Claude Sonnet 4.6 Released, Sometimes Beating Opus 4.5 in Coding
Contents
Anthropic released Claude Sonnet 4.6 on February 17, 2026. It continues the roughly four-month update cadence and improves across coding, computer use, and long-context reasoning.
The Claude model lineup
Looking back at the last six months of Claude releases makes Anthropic’s strategy fairly clear.
| Time | Model | Positioning |
|---|---|---|
| November 2025 | Opus 4.5 | Highest-intelligence model |
| October 2025 | Sonnet 4.5 | Cost-effective flagship |
| February 2026 | Sonnet 4.6 | Successor to Sonnet 4.5, sometimes surpassing Opus |
| February 2026 | Opus 4.6 | Frontier model for deeper reasoning tasks |
The notable part is that Sonnet 4.6 and Opus 4.6 now coexist. If Sonnet 4.6 can outperform Opus 4.5 in some practical coding tasks, it suggests model size alone is no longer a clean proxy for performance.
Coding performance
Early testing in Claude Code produced strong results:
- 70% of users preferred Sonnet 4.6 over Sonnet 4.5
- Even against the larger Opus 4.5 from November 2025, 59% preferred Sonnet 4.6
Users reported less overengineering and better instruction-following. In other words, it is less likely to add unnecessary “improvements” and more likely to do exactly what was asked. Anthropic also says prompt-injection resistance improved versus Sonnet 4.5.
I already run this blog day to day with Claude Code and have written several related posts, including Claude Code Tips, a best-practices collection, and automated development with tmux. Sonnet 4.5 was already usable in practice, but the improvement in “not doing extra things” should matter a lot in real workflows. The more you hand tasks to an agent, the more productivity depends on whether it follows instructions precisely.
Computer use capability
When Anthropic first introduced a general computer-use model in October 2024, the impression was that it was experimental and error-prone. Sixteen months later, the capability has clearly advanced.
- OSWorld benchmark: steady improvements across the Sonnet line
- Insurance workflow benchmark: 94% accuracy in Pace’s evaluation
- OfficeQA: performance on par with Opus 4.6
It can now handle practical tasks such as spreadsheet manipulation and multi-step web form entry, though Anthropic says it still does not match a skilled human user.
Long-context processing
Anthropic is also offering a 1 million token context window in beta. That makes it possible to fit an entire codebase, a long contract, or multiple research papers into a single request.
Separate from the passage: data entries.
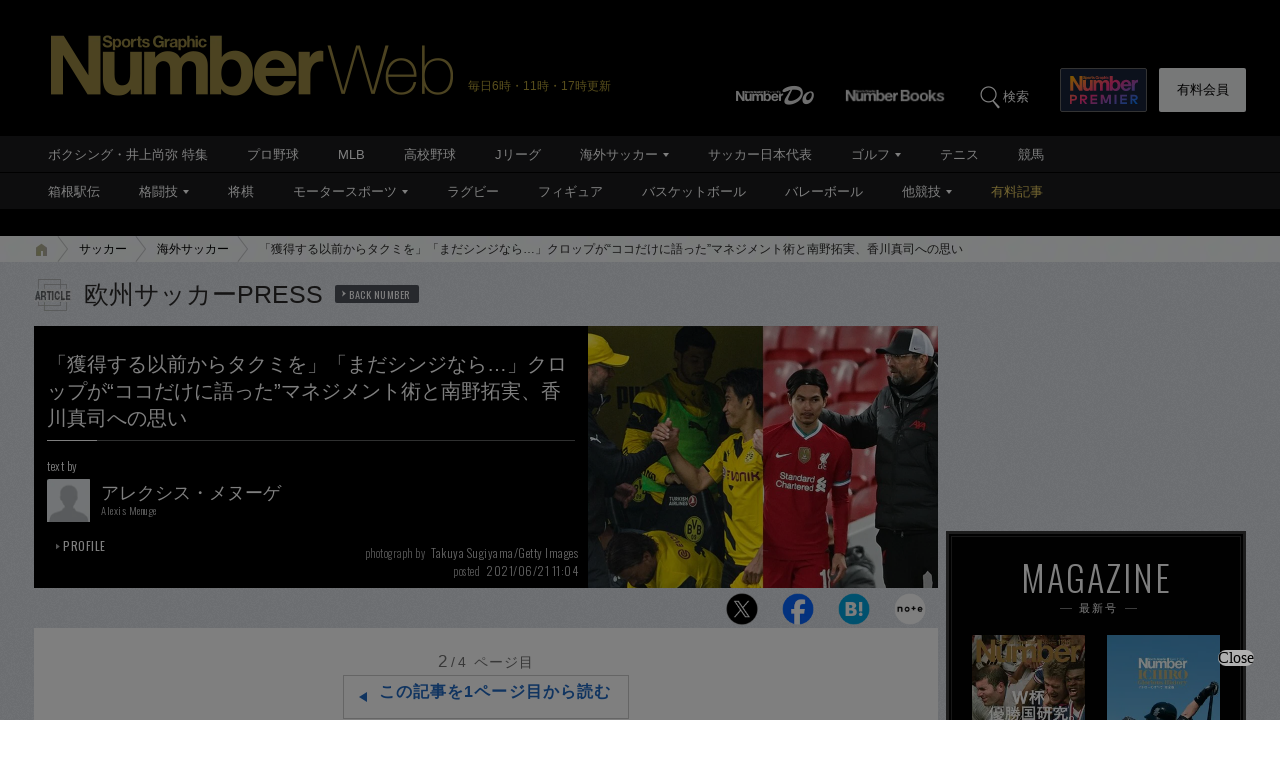

--- FILE ---
content_type: text/html; charset=utf-8
request_url: https://www.google.com/recaptcha/api2/aframe
body_size: 183
content:
<!DOCTYPE HTML><html><head><meta http-equiv="content-type" content="text/html; charset=UTF-8"></head><body><script nonce="JV5auS0fAKluExgTgBDK3g">/** Anti-fraud and anti-abuse applications only. See google.com/recaptcha */ try{var clients={'sodar':'https://pagead2.googlesyndication.com/pagead/sodar?'};window.addEventListener("message",function(a){try{if(a.source===window.parent){var b=JSON.parse(a.data);var c=clients[b['id']];if(c){var d=document.createElement('img');d.src=c+b['params']+'&rc='+(localStorage.getItem("rc::a")?sessionStorage.getItem("rc::b"):"");window.document.body.appendChild(d);sessionStorage.setItem("rc::e",parseInt(sessionStorage.getItem("rc::e")||0)+1);localStorage.setItem("rc::h",'1769751615471');}}}catch(b){}});window.parent.postMessage("_grecaptcha_ready", "*");}catch(b){}</script></body></html>

--- FILE ---
content_type: application/javascript
request_url: https://number.bunshun.jp/op/analytics.js?domain=bunshun.jp
body_size: -80
content:
var ISMLIB=ISMLIB||{};ISMLIB.ismuc='65dcdf4d-7dad-4cca-9dde-1625b05bc019'


--- FILE ---
content_type: application/javascript; charset=utf-8
request_url: https://fundingchoicesmessages.google.com/f/AGSKWxUIEK60AQEi1Q5E6dK9YgucXLA8JTldmKhus9WMpAokauwc6_scDyWGyamqP9Ha9yiOsCHymODE5kUrTDHuW6Vwd5t3qN6ZgyQgqVcnJkc8-1M7QEkpMwYB1-vX9lp1psNVA9WzPjS7sAGElXazdWZUJcCk1Cbqls0SgMwIXK3Yvc0SKKkgvvUj1riO/_?service=ad&-img/ads//adxsite./includes/ad_/ttj?id=
body_size: -1285
content:
window['94c6170b-214a-49b3-a620-e2cdaf7d06a2'] = true;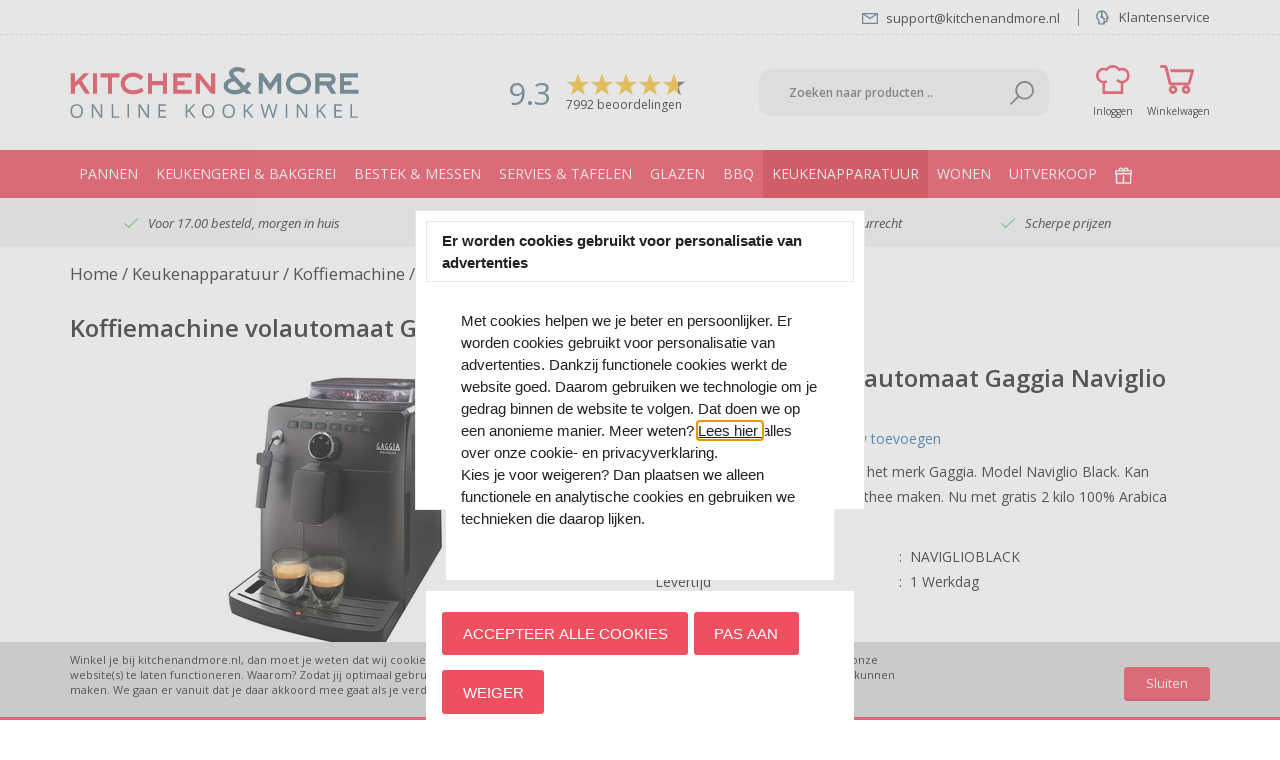

--- FILE ---
content_type: text/xml; charset="utf-8"
request_url: https://www.kitchenandmore.nl/website/Includes/AjaxFunctions/WebsiteAjaxHandler.php?Show=Product
body_size: 222
content:
<?xml version="1.0" encoding="utf-8" ?><xjx><cmd n="js"><![CDATA[$("#AttributeProductBundleDialog + .ui-dialog-buttonpane .ui-dialog-buttonset button:last").show();]]></cmd><cmd n="js"><![CDATA[$("#orderbutton-buttoncontainer").show();]]></cmd><cmd n="js"><![CDATA[$("#BundleStockwarning_Bundle").hide();]]></cmd><cmd n="js"><![CDATA[CSRF.SetToken("666464550046e4f4a932a69d7cf29c119726fca4eb1825931c203d6faa2352bc")]]></cmd></xjx>

--- FILE ---
content_type: text/xml; charset="utf-8"
request_url: https://www.kitchenandmore.nl/website/Includes/AjaxFunctions/WebsiteAjaxHandler.php?Show=Product
body_size: 325
content:
<?xml version="1.0" encoding="utf-8" ?><xjx><cmd n="as" t="ShippingCostAmount" p="innerHTML">7,95</cmd><cmd n="js"><![CDATA[$("#ShippingCostTitle").attr("title", "Indicatie verzendkosten (Vast bedrag)");]]></cmd><cmd n="js"><![CDATA[$(".loader2").hide();]]></cmd><cmd n="js"><![CDATA[$(".StandardButton, .ui-dialog-buttonset .ProductOrderButton").attr("disabled", false);]]></cmd><cmd n="js"><![CDATA[$(".ui-dialog-buttonset .ProductOrderButton div").remove();]]></cmd><cmd n="js">$.fn.ContentInitializer().DoAfterUpdateShippingCosts();</cmd><cmd n="js"><![CDATA[CSRF.SetToken("666464550046e4f4a932a69d7cf29c119726fca4eb1825931c203d6faa2352bc")]]></cmd></xjx>

--- FILE ---
content_type: text/xml; charset="utf-8"
request_url: https://www.kitchenandmore.nl/website/Includes/AjaxFunctions/WebsiteAjaxHandler.php?Show=Product
body_size: 110
content:
<?xml version="1.0" encoding="utf-8" ?><xjx><cmd n="js"><![CDATA[CSRF.SetToken("666464550046e4f4a932a69d7cf29c119726fca4eb1825931c203d6faa2352bc")]]></cmd></xjx>

--- FILE ---
content_type: image/svg+xml
request_url: https://www.kitchenandmore.nl/Files/2/29000/29447/Protom/218364/Media/search.svg
body_size: 550
content:
<?xml version="1.0" encoding="utf-8"?>
<!-- Generator: Adobe Illustrator 19.2.0, SVG Export Plug-In . SVG Version: 6.00 Build 0)  -->
<svg version="1.1" id="Laag_1" xmlns="http://www.w3.org/2000/svg" xmlns:xlink="http://www.w3.org/1999/xlink" x="0px" y="0px"
	 viewBox="0 0 26.6 26.6" style="enable-background:new 0 0 26.6 26.6;" xml:space="preserve">
<style type="text/css">
	.st0{fill:#EF5060;}
</style>
<g id="surface1">
	<g>
		<path class="st0" d="M16.2,0.4c-5.5,0-10,4.5-10,10c0,2.4,0.8,4.6,2.2,6.3l-8,8L2,26.1l8-8c1.7,1.4,3.9,2.2,6.3,2.2
			c5.5,0,10-4.5,10-10S21.8,0.4,16.2,0.4z M16.2,2.4c4.4,0,8,3.6,8,8s-3.6,8-8,8s-8-3.6-8-8S11.8,2.4,16.2,2.4z"/>
		<path class="st0" d="M2,26.6l-2.2-1.9l8-8c-1.3-1.8-2.1-4-2.1-6.3C5.8,4.7,10.5,0,16.2,0C22,0,26.7,4.6,26.7,10.3
			c0,5.7-4.7,10.4-10.4,10.4c-2.3,0-4.5-0.7-6.3-2.1L2,26.6z M0.9,24.7l1,0.9l8-8l0.3,0.2c1.7,1.4,3.8,2.1,6.1,2.1
			c5.3,0,9.6-4.3,9.6-9.6c0-5.3-4.4-9.5-9.7-9.5c-5.3,0-9.6,4.3-9.6,9.6c0,2.3,0.8,4.4,2.1,6.1l0.2,0.3L0.9,24.7z M16.2,18.8
			c-4.6,0-8.4-3.8-8.4-8.4S11.6,2,16.2,2s8.4,3.8,8.4,8.4S20.8,18.8,16.2,18.8z M16.2,2.8c-4.2,0-7.6,3.4-7.6,7.6
			c0,4.2,3.4,7.6,7.6,7.6c4.2,0,7.6-3.4,7.6-7.6C23.8,6.2,20.4,2.8,16.2,2.8z"/>
	</g>
</g>
</svg>
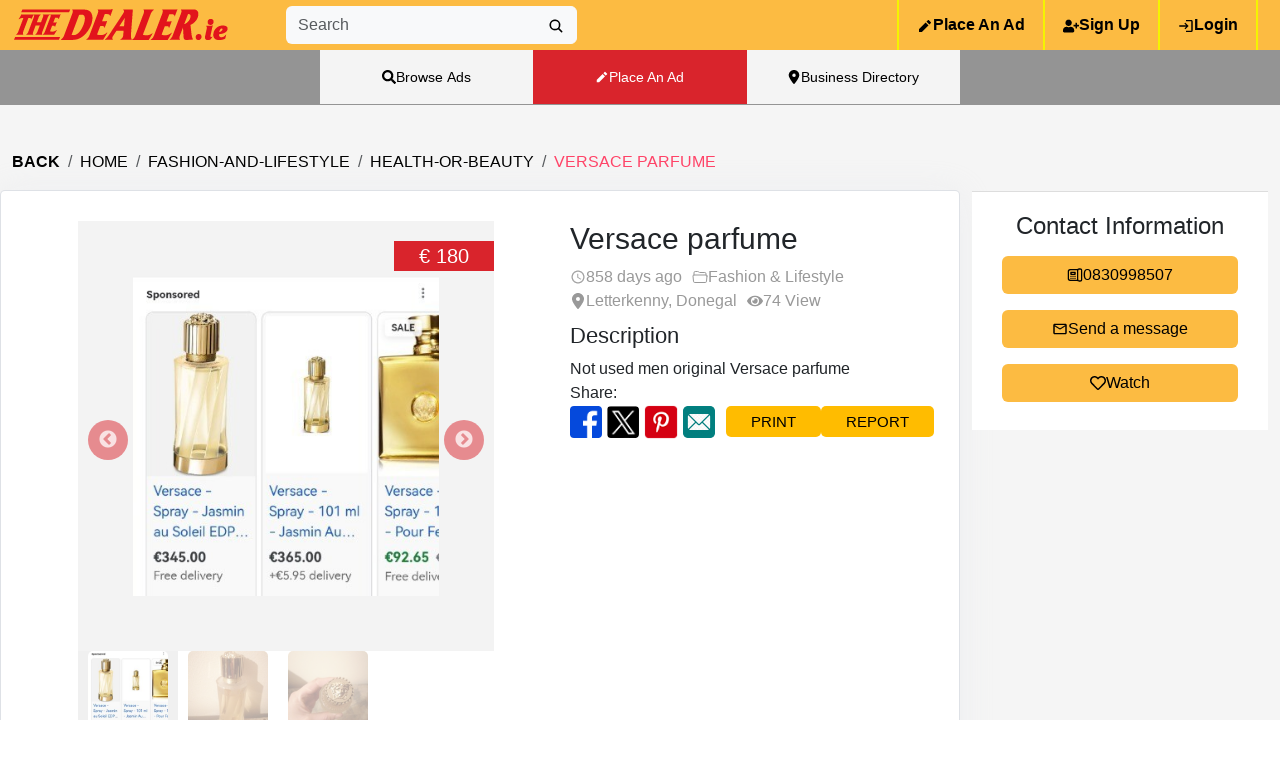

--- FILE ---
content_type: text/html
request_url: https://www.thedealer.ie/fashion-and-lifestyle/health-or-beauty/donegal/private/217140/versace-parfume
body_size: 857
content:
<!doctype html><html lang="en"><head><meta charset="utf-8"/><link rel="icon" href="/favicon.png"/><meta name="viewport" content="width=device-width,initial-scale=1"/><meta name="theme-color" content="#000000"/><link rel="apple-touch-icon" href="/logo192.png"/><link rel="manifest" href="/manifest.json"/><link rel="stylesheet" href="https://cdn.jsdelivr.net/npm/bootstrap@5.3.0/dist/css/bootstrap.min.css" integrity="sha384-9ndCyUaIbzAi2FUVXJi0CjmCapSmO7SnpJef0486qhLnuZ2cdeRhO02iuK6FUUVM" crossorigin="anonymous"/><link rel="stylesheet" href="https://cdnjs.cloudflare.com/ajax/libs/font-awesome/4.7.0/css/font-awesome.min.css"/><link rel="stylesheet" charset="UTF-8" href="https://cdnjs.cloudflare.com/ajax/libs/slick-carousel/1.6.0/slick.min.css"/><link rel="stylesheet" href="https://cdnjs.cloudflare.com/ajax/libs/slick-carousel/1.6.0/slick-theme.min.css"/><script defer="defer" src="/static/js/main.86ce77c4.js"></script><link href="/static/css/main.e0b82ef1.css" rel="stylesheet"></head><body><noscript>You need to enable JavaScript to run this app.</noscript><div id="root"></div><script src="https://cdn.jsdelivr.net/npm/react-bootstrap@next/dist/react-bootstrap.min.js" crossorigin></script><script type="text/javascript" src="//translate.google.com/translate_a/element.js?cb=googleTranslateElementInit"></script><script>!function(e,t,n){var o,s=e.getElementsByTagName(t)[0];e.getElementById(n)||((o=e.createElement(t)).id=n,o.src="https://connect.facebook.net/en_US/sdk.js#xfbml=1&version=v15.0",s.parentNode.insertBefore(o,s))}(document,"script","facebook-jssdk")</script><script defer src="https://static.cloudflareinsights.com/beacon.min.js/vcd15cbe7772f49c399c6a5babf22c1241717689176015" integrity="sha512-ZpsOmlRQV6y907TI0dKBHq9Md29nnaEIPlkf84rnaERnq6zvWvPUqr2ft8M1aS28oN72PdrCzSjY4U6VaAw1EQ==" data-cf-beacon='{"version":"2024.11.0","token":"5c7b7cd9f6af4c9784eeb90eeb1f6977","r":1,"server_timing":{"name":{"cfCacheStatus":true,"cfEdge":true,"cfExtPri":true,"cfL4":true,"cfOrigin":true,"cfSpeedBrain":true},"location_startswith":null}}' crossorigin="anonymous"></script>
</body></html>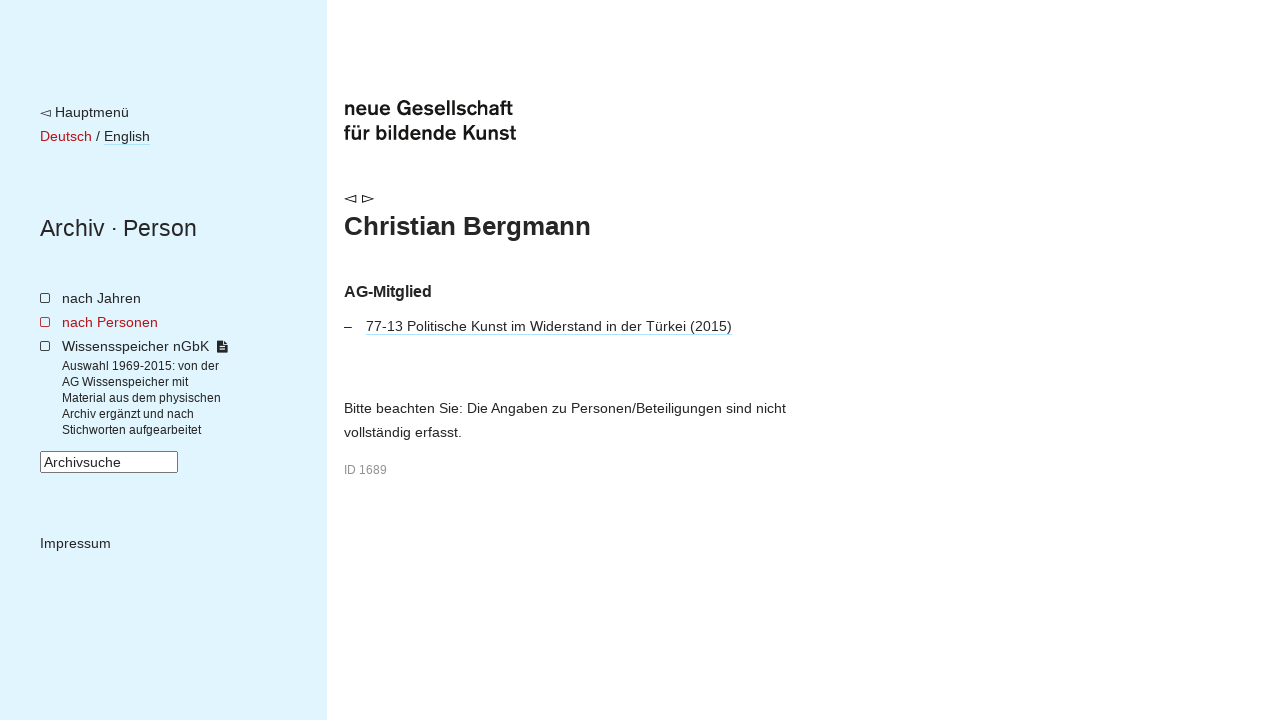

--- FILE ---
content_type: text/html; charset=utf-8
request_url: https://archiv.ngbk.de/personen/christian-bergmann/
body_size: 5074
content:
<!doctype html>
<!--[if lt IE 7]> <html class="no-js lt-ie9 lt-ie8 lt-ie7" lang="en"> <![endif]-->
<!--[if IE 7]>    <html class="no-js lt-ie9 lt-ie8" lang="en"> <![endif]-->
<!--[if IE 8]>    <html class="no-js lt-ie9" lang="en"> <![endif]-->
<!--[if gt IE 8]><!--> <html class="no-js" lang="de"> <!--<![endif]-->
<head>
	<meta charset="utf-8">
	<title>
	Christian Bergmann – 
		nGbK-Archiv
	
</title>
	<meta name="viewport" content="width=device-width, initial-scale=1">
	<meta name="description" content="">

	<script src="/static/js/libs/jquery.min.js"></script>
	<script src="/static/js/plugins.js"></script>
	<script type="text/javascript" charset="utf-8" src="/static/js/libs/jquery.url.js"></script>
	<script type="text/javascript" charset="utf-8" src="/static/js/libs/jquery.colorbox.js"></script>

	<link href="/static/css/screen.css" rel="stylesheet" type="text/css" />
	
	
	

	
	
	<script>
		$(document).ready(function() {
			
			fixHeight = function() {
				windowHeight = $(window).height();
				navHeight = $("nav.site").height();
				$('main').css('min-height', Math.max(windowHeight, navHeight));
			}
			fixHeight();
			$(window).bind('resize.adjust-viewport-height', fixHeight);
		});
	</script>
	
</head>
<body class=" person detail ">
	<!--[if lt IE 7]>
		<p class="browsehappy">You are using an <strong>outdated</strong> browser. Please <a href="http://browsehappy.com/">upgrade your browser</a> to improve your experience.</p>
	<![endif]-->

	<div id="container">
		<nav class="site">
			<div class="meta-logo-mobile">
			
				<a style="border-bottom: none;" href="http://ngbk.de/"><img style="height: 40px;" src="/static/img/neue-gesellschaft-fuer-bildende-kunst.svg" alt="neue Gesellschaft für bildende Kunst"></a>
			
			</div>

			<div class="meta">
				<a class="back-to-ngbk" href="https://ngbk.de/">◅ Hauptmenü</a><br>

				
					
					
						
							<span class="selected-language">Deutsch</span>
						
						 / 
					
						
							
								
								<a class="language-switch" rel="alternate" hreflang="en" href="/en/personen/christian-bergmann/">English</a>
							
						
						
					
				
			</div>

			<div class="path">
				<nav class="prev-next">
				
				</nav>
				<span class="path">
				
	
					<a href="/">Archiv</a> · <a href="/personen/#christian-bergmann">Person</a>

				</span>
			</div>

			

			
		<ul class="main-navigation">
			<li id="menu-years">
				<a href="/index/jahre/">nach Jahren</a>
				
			</li>
			<li id="menu-persons">
				<a href="/personen/">nach Personen</a>
			</li>
			<li id="menu-frontpage">
				<a href="/wissensspeicher/">Wissensspeicher nGbK <i class="is-detailed-icon"></i></a>
				<span class="description">
					Auswahl 1969-2015:
					von der AG Wissenspeicher mit Material aus dem physischen Archiv ergänzt und nach Stichworten aufgearbeitet
				</span>
			</li>
			<li id="menu-search">
					

	<form id="search-form" action="/suche/" method="get" accept-charset="utf-8">
		<input type="hidden" name="csrfmiddlewaretoken" value="osJKWxzaGqbLWZIzuBaUxXffFUpAR0ENBLvreqxaieYTGD0TJFhLiPgrAxC2Az6z">
		<div class="form-group">
			<input class="form-control" type="text" name="q" id="id_q" size="15" title="Archivsuche"/>
		</div>
		<script>
			$(function() {
				$("#search-form input#id_q").attr("value", $("input#id_q").attr("title"));
				$("input#id_q").focus(function(e) {
					if ($(this).attr("value") == $(this).attr("title")) { $(this).attr("value", ""); };
				});
				$("input#id_q").blur(function(e){
					if ($(this).attr("value") == "") { $(this).attr("value", $(this).attr("title")); }
				});
			});
		</script>
	</form>

			</li>
			<li id="menu-imprint">
				<a href="https://ngbk.de/de/kontakt/impressum">Impressum</a>
			</li>
		</ul>
	
		</nav>

		<main>
			<div class="meta-logo">
			
				<a style="border-bottom: none;" href="http://ngbk.de/"><img style="height: 40px;" src="/static/img/neue-gesellschaft-fuer-bildende-kunst.svg" alt="neue Gesellschaft für bildende Kunst"></a>
			
			</div>

			<header class="main">
			
				<nav class="prev-next">
				
		

				
				
					
						<a class="arrow left" href="/personen/helena-und-cecilia-bergman/">◅</a>
					
					
						<a class="arrow right" href="/personen/rainer-bergmann/">▻</a>
					
				
				


				</nav>

				<hgroup class="title-wissensspeicher">
					
	<h1>Christian Bergmann</h1>
	

				</hgroup>

				
			
			</header>

			
			<article>
			
	<section class="projects">
		
			
				
				<h2>AG-Mitglied</h2>
				<ul>
			
					<li class="participation">
						<a class="project" href="/projekte/77-13/">
							77-13 Politische Kunst im Widerstand in der Türkei
							(2015)
						</a>
						
					</li>
			
				</ul>
			
		
	</section>

	

	<p class="limitation-note">
	
    Bitte beachten Sie:
    Die Angaben zu Personen/Beteiligungen sind nicht vollständig erfasst.
	
	</p>


	<style>.object-id { font-size: smaller; opacity: 0.5; }</style>
	<p class="object-id">ID 1689</p>

			</article>

			<aside>
			
			</aside>
			
		</main>

		<footer>
		
		</footer>
	</div>


	
	
	
</body>
</html>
The Vending-Bench Arena also showed improvement in strategic long-horizon planning. The model reportedly developed a new strategy on its own: invest in capacity early, then pivot toward profitability later.
Pricing and access
| Item | Value |
|---|---|
| Model ID | claude-sonnet-4-6 |
| Input | $3 / million tokens |
| Output | $15 / million tokens |
| Context | 1M tokens (beta) |
Pricing is unchanged from Sonnet 4.5. On Claude.ai, it becomes the default model for Free and Pro plans. Anthropic also expanded Free-tier capabilities to include file creation, connectors, skills, and compaction.
New API features
Alongside the model release, several API features reached general availability:
- Web search and fetch tools with dynamic result filtering
- Code execution
- Memory
- Programmatic tool calling and tool search
- Extended thinking and adaptive thinking
- Context compaction (beta), which compresses long conversations through automatic summarization
The “better than Opus” angle mainly applies to coding and routine office tasks, not deep reasoning, where Opus 4.6 still leads. But if Claude Code is your main use case, the cost-performance ratio looks very strong. At one-fifth the price of Opus, Sonnet 4.6 seems more than sufficient for daily development once you select it in Claude Code settings.